● **Work required**
Please repeat the data exactly. Any picture in it stays out.

═══ Dataset content

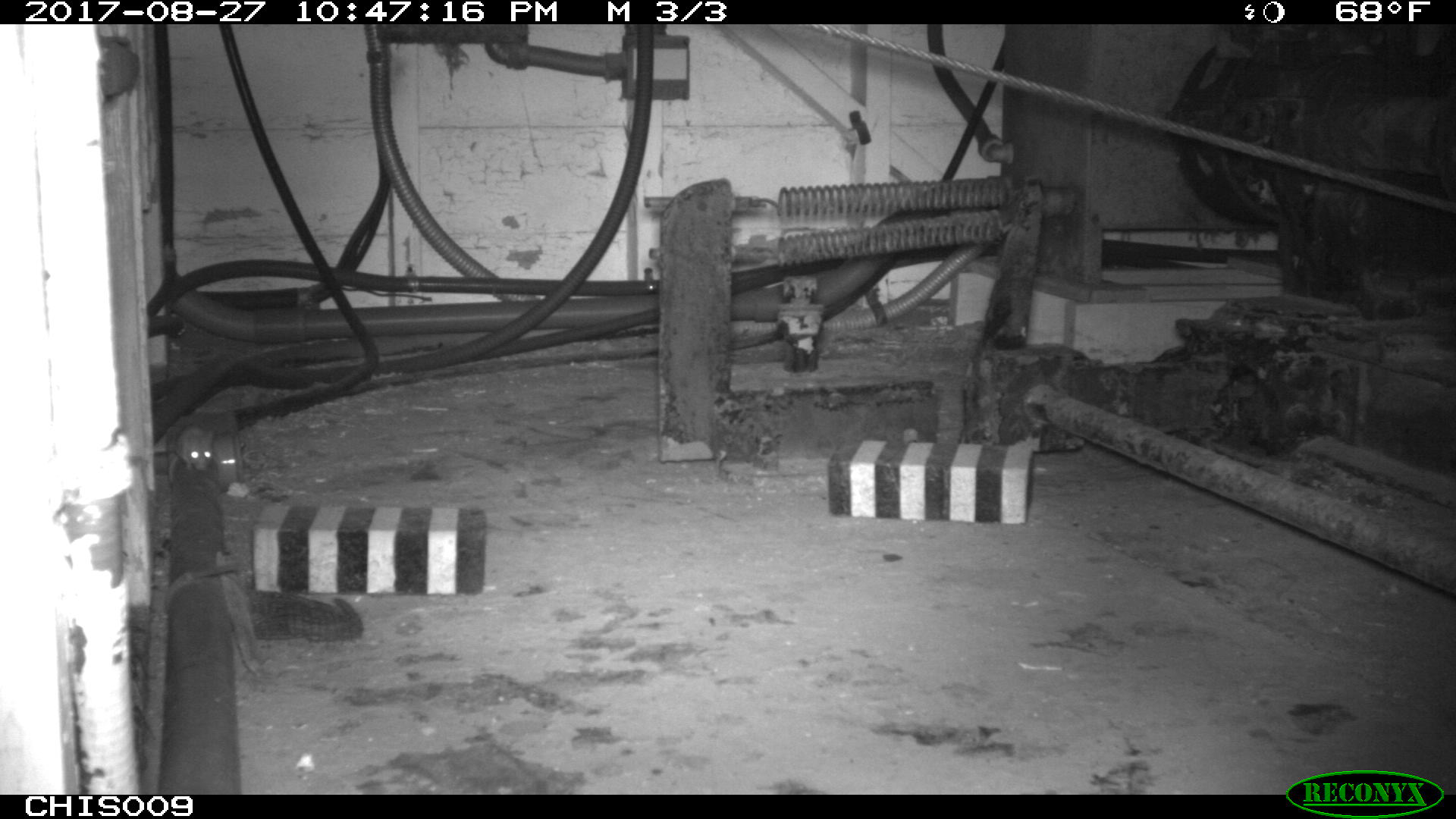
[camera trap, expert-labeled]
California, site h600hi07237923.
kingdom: Animalia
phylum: Chordata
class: Mammalia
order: Rodentia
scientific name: Rodentia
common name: rodent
Rodent (Rodentia).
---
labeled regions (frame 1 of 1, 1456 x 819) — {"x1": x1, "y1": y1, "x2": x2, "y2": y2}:
rodent: {"x1": 168, "y1": 418, "x2": 215, "y2": 472}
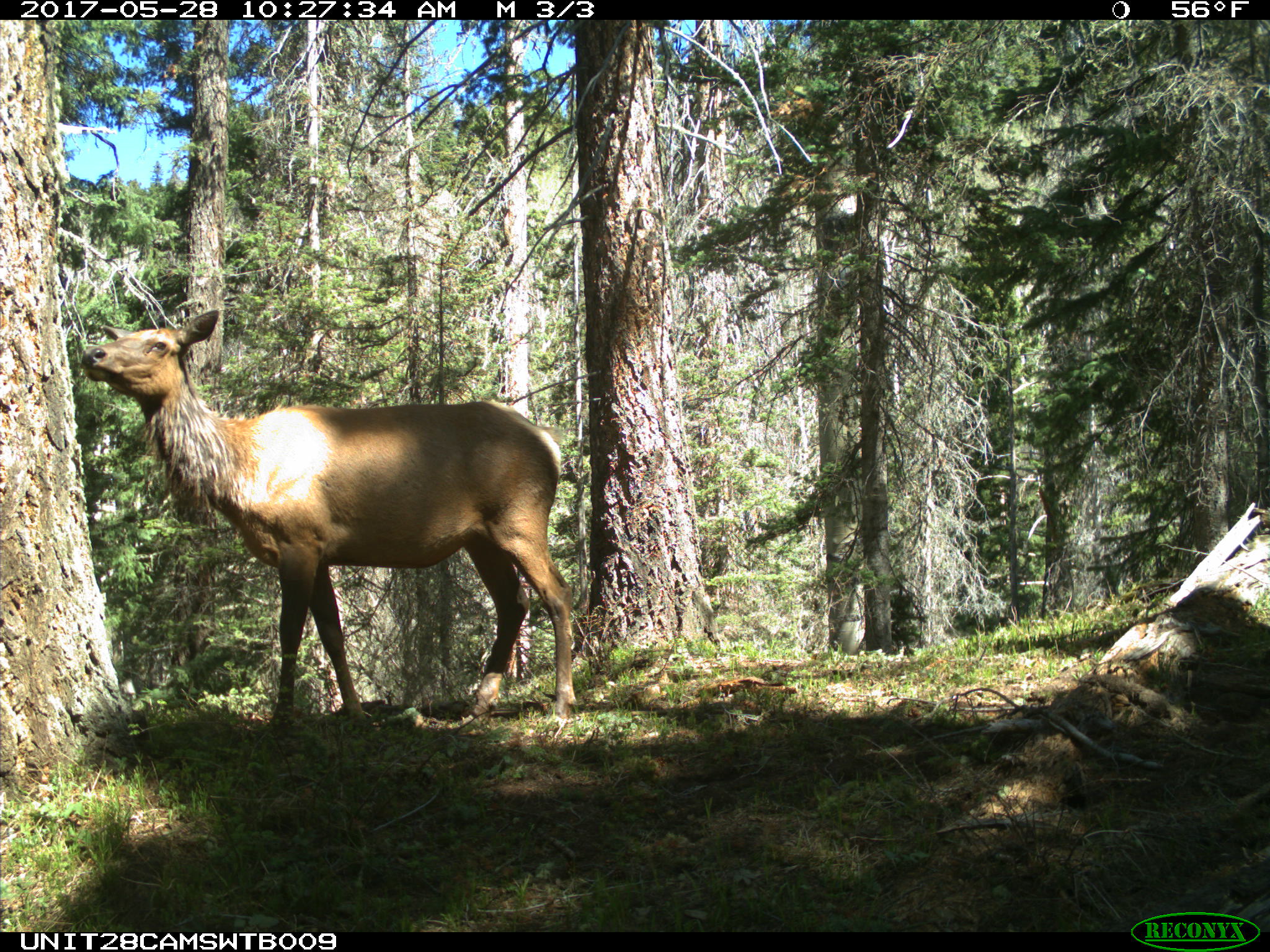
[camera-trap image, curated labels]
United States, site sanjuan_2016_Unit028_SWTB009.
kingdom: Animalia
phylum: Chordata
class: Mammalia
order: Artiodactyla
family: Cervidae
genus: Cervus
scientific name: Cervus elaphus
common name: red deer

══════

● **Answer**
[camera trap, expert-labeled]
California, site h600hi07237923.
kingdom: Animalia
phylum: Chordata
class: Mammalia
order: Rodentia
scientific name: Rodentia
common name: rodent
Rodent (Rodentia).
---
labeled regions (frame 1 of 1, 1456 x 819) — {"x1": x1, "y1": y1, "x2": x2, "y2": y2}:
rodent: {"x1": 168, "y1": 418, "x2": 215, "y2": 472}
[camera-trap image, curated labels]
United States, site sanjuan_2016_Unit028_SWTB009.
kingdom: Animalia
phylum: Chordata
class: Mammalia
order: Artiodactyla
family: Cervidae
genus: Cervus
scientific name: Cervus elaphus
common name: red deer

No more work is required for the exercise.